● PROBLEM REQUIREMENTS
From the line containing "What is the extent" to the last line of the data below, copy everything exactly and nothing else; pictures stay out.

● LISTED RECORDS

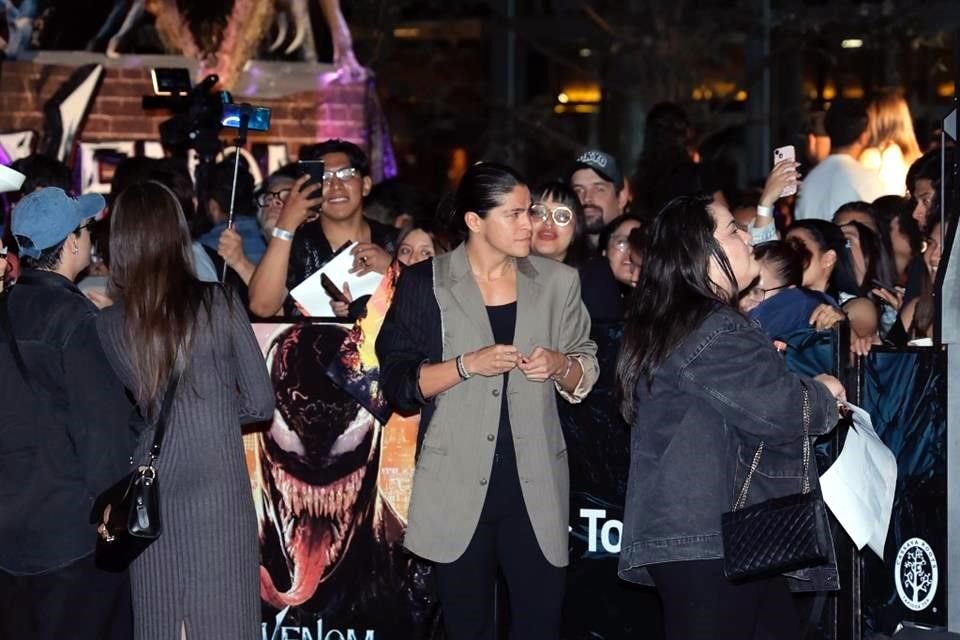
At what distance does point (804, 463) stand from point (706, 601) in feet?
1.83

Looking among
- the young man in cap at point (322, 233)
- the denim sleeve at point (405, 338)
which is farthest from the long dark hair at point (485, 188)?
the young man in cap at point (322, 233)

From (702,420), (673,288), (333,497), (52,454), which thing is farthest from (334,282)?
(702,420)

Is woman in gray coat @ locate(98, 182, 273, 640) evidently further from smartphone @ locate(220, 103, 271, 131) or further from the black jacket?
smartphone @ locate(220, 103, 271, 131)

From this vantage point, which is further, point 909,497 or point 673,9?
point 673,9

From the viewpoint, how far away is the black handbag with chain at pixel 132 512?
500cm

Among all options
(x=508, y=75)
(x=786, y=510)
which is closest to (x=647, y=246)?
(x=786, y=510)

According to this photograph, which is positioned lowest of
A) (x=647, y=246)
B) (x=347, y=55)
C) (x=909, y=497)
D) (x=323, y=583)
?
(x=323, y=583)

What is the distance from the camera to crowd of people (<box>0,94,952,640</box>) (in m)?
4.86

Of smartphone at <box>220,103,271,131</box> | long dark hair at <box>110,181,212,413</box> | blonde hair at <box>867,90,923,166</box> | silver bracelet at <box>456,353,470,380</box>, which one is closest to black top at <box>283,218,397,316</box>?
smartphone at <box>220,103,271,131</box>

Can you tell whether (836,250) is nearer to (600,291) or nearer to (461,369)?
(600,291)

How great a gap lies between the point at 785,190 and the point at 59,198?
2.94 m

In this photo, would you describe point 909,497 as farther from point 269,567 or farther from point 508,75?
point 508,75

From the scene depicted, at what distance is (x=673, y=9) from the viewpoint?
59.7 feet

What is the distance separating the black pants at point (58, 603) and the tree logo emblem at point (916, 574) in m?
3.03
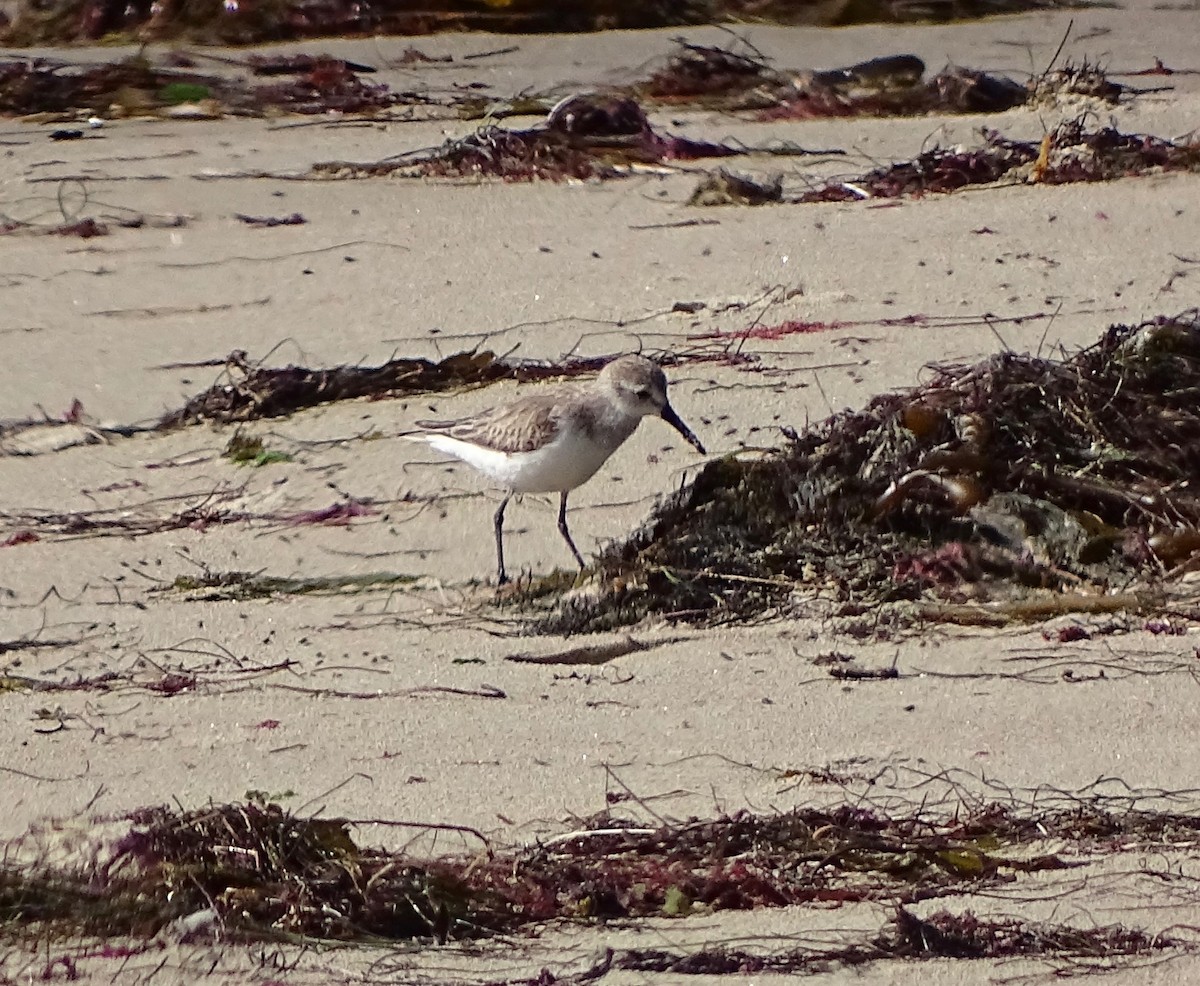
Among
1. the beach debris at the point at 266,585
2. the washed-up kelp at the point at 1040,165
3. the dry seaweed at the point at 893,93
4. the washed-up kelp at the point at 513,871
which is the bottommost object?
the beach debris at the point at 266,585

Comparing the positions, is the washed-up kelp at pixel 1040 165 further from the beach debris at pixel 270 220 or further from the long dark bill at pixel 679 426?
the long dark bill at pixel 679 426

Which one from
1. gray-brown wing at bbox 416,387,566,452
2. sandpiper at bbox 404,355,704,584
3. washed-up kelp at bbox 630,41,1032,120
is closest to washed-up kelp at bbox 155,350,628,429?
gray-brown wing at bbox 416,387,566,452

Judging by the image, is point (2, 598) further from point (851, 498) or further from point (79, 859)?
point (851, 498)

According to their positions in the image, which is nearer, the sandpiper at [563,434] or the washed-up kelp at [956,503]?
the washed-up kelp at [956,503]

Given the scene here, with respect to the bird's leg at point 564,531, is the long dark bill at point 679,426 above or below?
above

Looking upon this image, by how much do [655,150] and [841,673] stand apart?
380cm

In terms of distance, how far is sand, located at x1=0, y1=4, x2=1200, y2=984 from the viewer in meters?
3.96

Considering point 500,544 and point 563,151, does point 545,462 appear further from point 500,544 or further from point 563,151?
point 563,151

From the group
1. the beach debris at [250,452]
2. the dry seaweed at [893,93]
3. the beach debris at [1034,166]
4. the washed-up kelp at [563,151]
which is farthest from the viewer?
the dry seaweed at [893,93]

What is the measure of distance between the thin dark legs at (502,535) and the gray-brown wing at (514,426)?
16 centimetres

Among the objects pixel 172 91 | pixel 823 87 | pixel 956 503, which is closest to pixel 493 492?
pixel 956 503

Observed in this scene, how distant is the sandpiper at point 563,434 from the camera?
5.50 metres

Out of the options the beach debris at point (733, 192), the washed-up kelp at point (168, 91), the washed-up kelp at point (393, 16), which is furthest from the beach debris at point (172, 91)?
the beach debris at point (733, 192)

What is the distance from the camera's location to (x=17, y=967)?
336 cm
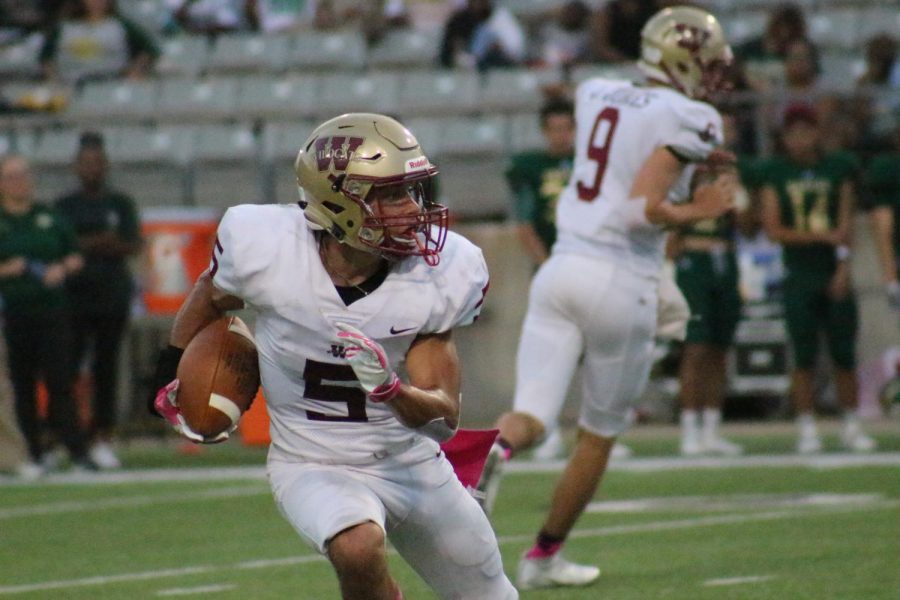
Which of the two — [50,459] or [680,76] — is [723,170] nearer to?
[680,76]

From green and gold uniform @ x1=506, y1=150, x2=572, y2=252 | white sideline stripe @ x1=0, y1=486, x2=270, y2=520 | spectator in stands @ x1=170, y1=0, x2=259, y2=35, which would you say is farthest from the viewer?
spectator in stands @ x1=170, y1=0, x2=259, y2=35

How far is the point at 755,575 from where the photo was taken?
5.34 meters

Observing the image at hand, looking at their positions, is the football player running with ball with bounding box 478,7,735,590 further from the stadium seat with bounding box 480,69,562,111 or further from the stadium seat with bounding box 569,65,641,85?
the stadium seat with bounding box 480,69,562,111

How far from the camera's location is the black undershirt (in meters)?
3.65

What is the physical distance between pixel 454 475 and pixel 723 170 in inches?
88.3

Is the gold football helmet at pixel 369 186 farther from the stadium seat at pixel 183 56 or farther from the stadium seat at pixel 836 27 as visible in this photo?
the stadium seat at pixel 183 56

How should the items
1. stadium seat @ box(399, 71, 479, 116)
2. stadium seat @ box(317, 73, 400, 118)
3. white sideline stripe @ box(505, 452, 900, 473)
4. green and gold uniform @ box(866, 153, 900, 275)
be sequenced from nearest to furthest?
white sideline stripe @ box(505, 452, 900, 473), green and gold uniform @ box(866, 153, 900, 275), stadium seat @ box(399, 71, 479, 116), stadium seat @ box(317, 73, 400, 118)

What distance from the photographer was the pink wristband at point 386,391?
336 centimetres

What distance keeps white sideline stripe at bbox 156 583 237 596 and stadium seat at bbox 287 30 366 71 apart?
8.08 metres

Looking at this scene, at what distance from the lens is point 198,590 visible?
5312 millimetres

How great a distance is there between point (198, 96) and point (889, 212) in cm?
583

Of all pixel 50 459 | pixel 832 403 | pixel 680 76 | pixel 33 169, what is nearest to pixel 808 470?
pixel 832 403

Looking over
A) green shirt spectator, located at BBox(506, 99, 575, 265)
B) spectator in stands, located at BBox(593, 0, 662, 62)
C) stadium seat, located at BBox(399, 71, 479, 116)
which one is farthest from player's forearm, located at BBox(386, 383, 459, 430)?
spectator in stands, located at BBox(593, 0, 662, 62)

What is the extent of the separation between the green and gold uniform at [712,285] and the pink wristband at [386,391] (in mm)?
6015
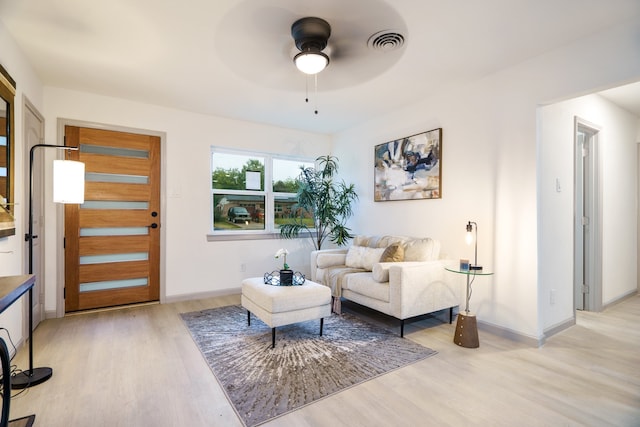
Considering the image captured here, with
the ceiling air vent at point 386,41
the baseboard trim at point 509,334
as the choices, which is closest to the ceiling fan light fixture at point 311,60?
the ceiling air vent at point 386,41

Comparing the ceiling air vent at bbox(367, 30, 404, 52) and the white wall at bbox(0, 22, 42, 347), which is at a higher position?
the ceiling air vent at bbox(367, 30, 404, 52)

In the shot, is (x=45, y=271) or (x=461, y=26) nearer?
(x=461, y=26)

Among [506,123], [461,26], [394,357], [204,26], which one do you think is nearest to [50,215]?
[204,26]

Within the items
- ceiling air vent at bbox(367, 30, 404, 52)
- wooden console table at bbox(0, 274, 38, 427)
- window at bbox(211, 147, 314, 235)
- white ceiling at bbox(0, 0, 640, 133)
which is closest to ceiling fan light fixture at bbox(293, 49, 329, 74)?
white ceiling at bbox(0, 0, 640, 133)

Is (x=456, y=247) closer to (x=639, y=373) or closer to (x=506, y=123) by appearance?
(x=506, y=123)

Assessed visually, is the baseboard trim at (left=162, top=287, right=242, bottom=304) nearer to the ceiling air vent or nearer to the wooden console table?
the wooden console table

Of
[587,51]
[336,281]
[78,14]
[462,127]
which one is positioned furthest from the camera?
[336,281]

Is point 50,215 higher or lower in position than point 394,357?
higher

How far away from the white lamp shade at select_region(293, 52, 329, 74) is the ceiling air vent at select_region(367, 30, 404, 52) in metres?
0.39

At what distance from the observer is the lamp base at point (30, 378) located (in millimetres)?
2027

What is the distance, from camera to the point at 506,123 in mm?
2918

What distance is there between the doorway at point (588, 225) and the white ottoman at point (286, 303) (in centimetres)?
319

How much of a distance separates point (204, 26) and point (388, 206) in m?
2.95

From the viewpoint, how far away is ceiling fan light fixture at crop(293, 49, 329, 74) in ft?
7.51
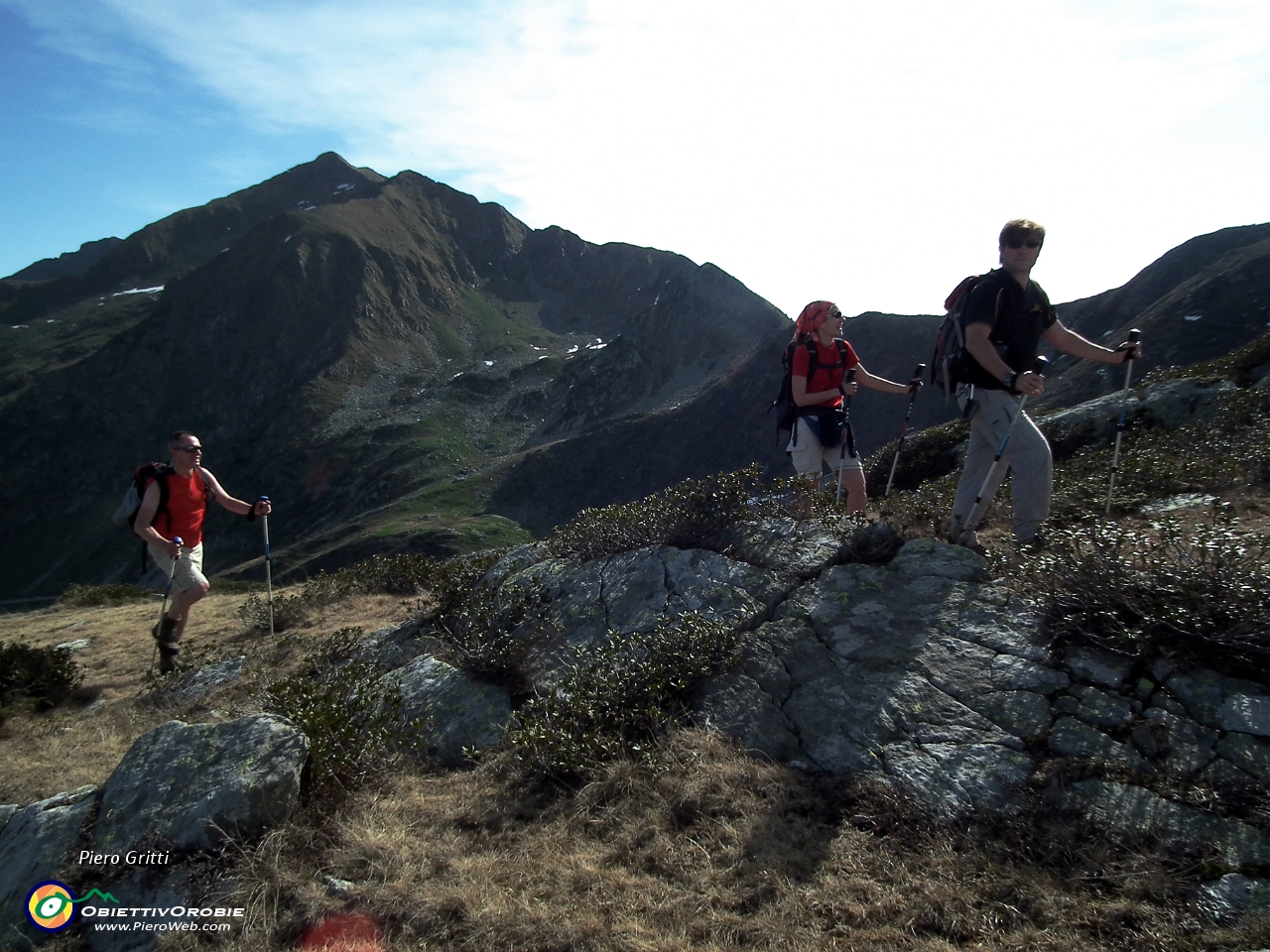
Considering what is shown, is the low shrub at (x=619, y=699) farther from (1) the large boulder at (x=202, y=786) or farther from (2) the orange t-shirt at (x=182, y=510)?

● FINAL RESULT
What is the extent of the separation between the green and gold uniform at [712,285] and the pink wristband at [386,391] (in mm)?
6015
Considering the image captured here, with
the ceiling air vent at point 386,41
the baseboard trim at point 509,334
as the choices, which is closest to the ceiling fan light fixture at point 311,60?
the ceiling air vent at point 386,41

Comparing the ceiling air vent at bbox(367, 30, 404, 52) and the white wall at bbox(0, 22, 42, 347), which is at a higher position?
the ceiling air vent at bbox(367, 30, 404, 52)

In the shot, is (x=45, y=271) or (x=461, y=26) nearer?
(x=461, y=26)

Among [506,123], [461,26], [394,357], [204,26], which one do you think is nearest to [50,215]?
[204,26]

Within the items
- ceiling air vent at bbox(367, 30, 404, 52)
- wooden console table at bbox(0, 274, 38, 427)
- window at bbox(211, 147, 314, 235)
- white ceiling at bbox(0, 0, 640, 133)
which is closest to ceiling fan light fixture at bbox(293, 49, 329, 74)?
white ceiling at bbox(0, 0, 640, 133)

Is (x=456, y=247) closer to (x=639, y=373) or closer to (x=506, y=123) by appearance?
(x=506, y=123)

Assessed visually, is the baseboard trim at (left=162, top=287, right=242, bottom=304) nearer to the ceiling air vent or nearer to the wooden console table?
the wooden console table

Of
[587,51]
[336,281]
[78,14]
[462,127]
which one is positioned furthest from the camera?
[336,281]

Is point 50,215 higher or lower in position than point 394,357?
higher

How far away from the white lamp shade at select_region(293, 52, 329, 74) is the ceiling air vent at select_region(367, 30, 404, 52) in metres?
0.39

At what distance from the observer is the lamp base at point (30, 378) located (in millimetres)?
2027

What is the distance, from camera to the point at 506,123 in mm?
2918

What distance is there between the doorway at point (588, 225) and the white ottoman at point (286, 303) (in centimetres)?
319

How much of a distance separates point (204, 26) and point (388, 206) in m?
2.95

From the viewpoint, how far away is ceiling fan light fixture at crop(293, 49, 329, 74) in ft?
7.51
Considering what is shown, is the low shrub at (x=619, y=699) farther from (1) the large boulder at (x=202, y=786) or farther from (2) the orange t-shirt at (x=182, y=510)?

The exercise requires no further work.